#### SOURCE PASSAGE

******************************

# Very emotional use of a Queen of the Night aria in a tragic movie



## Seattleoperafan (Mar 24, 2013)

*Extremely Wicked, Shockingly Evil and Vile the wonderful biography of Ted Bundy uses a modified version of the famous mozart aria to underscore the scene where Ted admitted he was the murderer to his girlfriend:*


----------



## Tsaraslondon (Nov 7, 2013)

Have you seen it? It's a great premise for a movie. We often see movies about murderers or finding them, but rarely about the effect it must have on those that love(d) them.


----------



## Seattleoperafan (Mar 24, 2013)

I've seen it about 5 times. What is so intriguing is how he could have such a long relatively normal relationship with a woman and then have this whole other side too him. So captivatingly charming and then have a monster within. That Disney actor has really grown as an actor, I must say!!!! I knew a lady who's friend she was with talked with Bundy in the park on the day he murdered two women in a park near Seattle! He had the cast on and everything. It you like this try Mindhunters on Netflix. Write to me if you want to know more. Back to the Mozart, we forget amidst the stunning coloratura that Mozart meant this to be scary music which fits in with the horror of this scene.


----------



## Tsaraslondon (Nov 7, 2013)

Seattleoperafan said:


> I've seen it about 5 times. What is so intriguing is how he could have such a long relatively normal relationship with a woman and then have this whole other side too him. So captivatingly charming and then have a monster within. That Disney actor has really grown as an actor, I must say!!!! I knew a lady who's friend she was with talked with Bundy in the park on the day he murdered two women in a park near Seattle! He had the cast on and everything. It you like this try Mindhunters on Netflix. Write to me if you want to know more. Back to the Mozart, we forget amidst the stunning coloratura that Mozart meant this to be scary music which fits in with the horror of this scene.


Is that Mindhunter, with Jonathan Groff? I think we saw both seasons and really liked it. Do you know if there's going to be a third?

I know what you mean by the Queen of the Night. Very few singers manage to make her music sound threatening. Edda Moser is my favourite as she's one of the few who can.


----------

******************************

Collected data

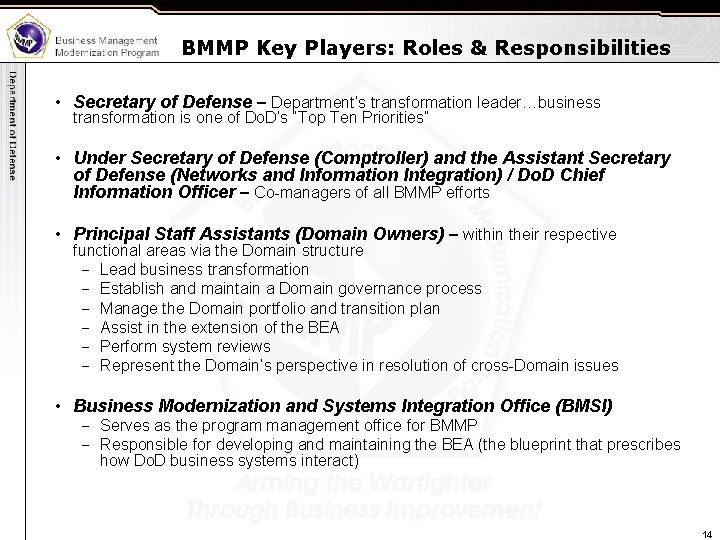 BMMP Key Players: Roles & Responsibilities • Secretary of Defense – Department’s transformation leader…business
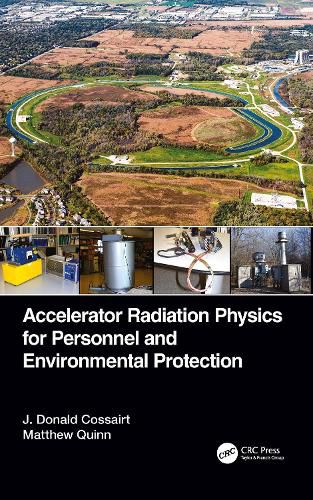 Cover image for Accelerator Radiation Physics for Personnel and Environmental Protection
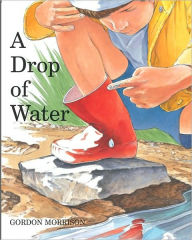 Title: A Drop of Water, Author: Gordon Morrison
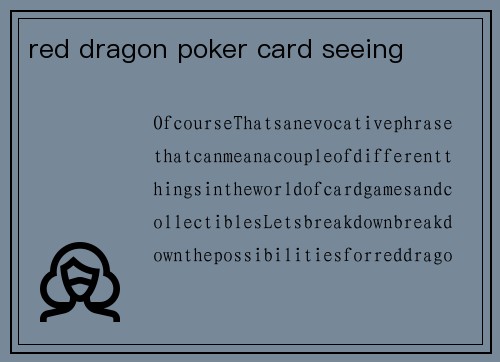 red dragon poker card seeing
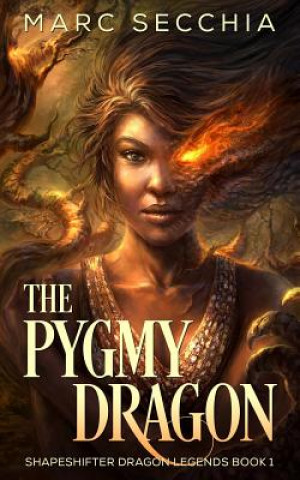 Libro The Pygmy Dragon Marc Secchia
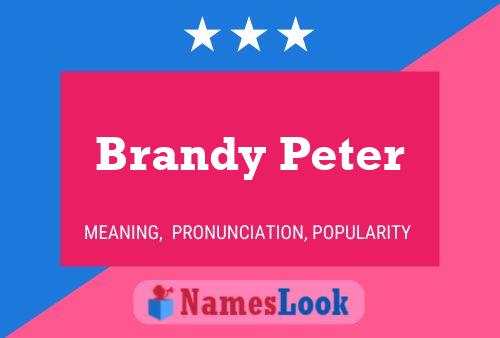 Brandy Peter Name Poster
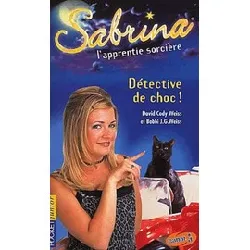 livre sabrina l'apprentie sorcière tome 10 : détective de choc !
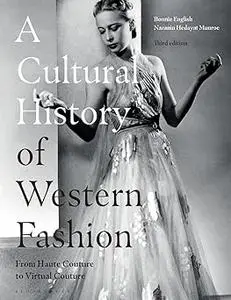 A Cultural History of Western Fashion: From Haute Couture to Virtual Couture Ed 3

******************************

#### EXERCISE
Reproduce part of the forum thread about the Queen of the Night aria, shown above, beginning at the words "Have you seen" and stopping after the words "that love(d) them.".

#### RESPONSE FOR THIS EXERCISE
Have you seen it? It's a great premise for a movie. We often see movies about murderers or finding them, but rarely about the effect it must have on those that love(d) them.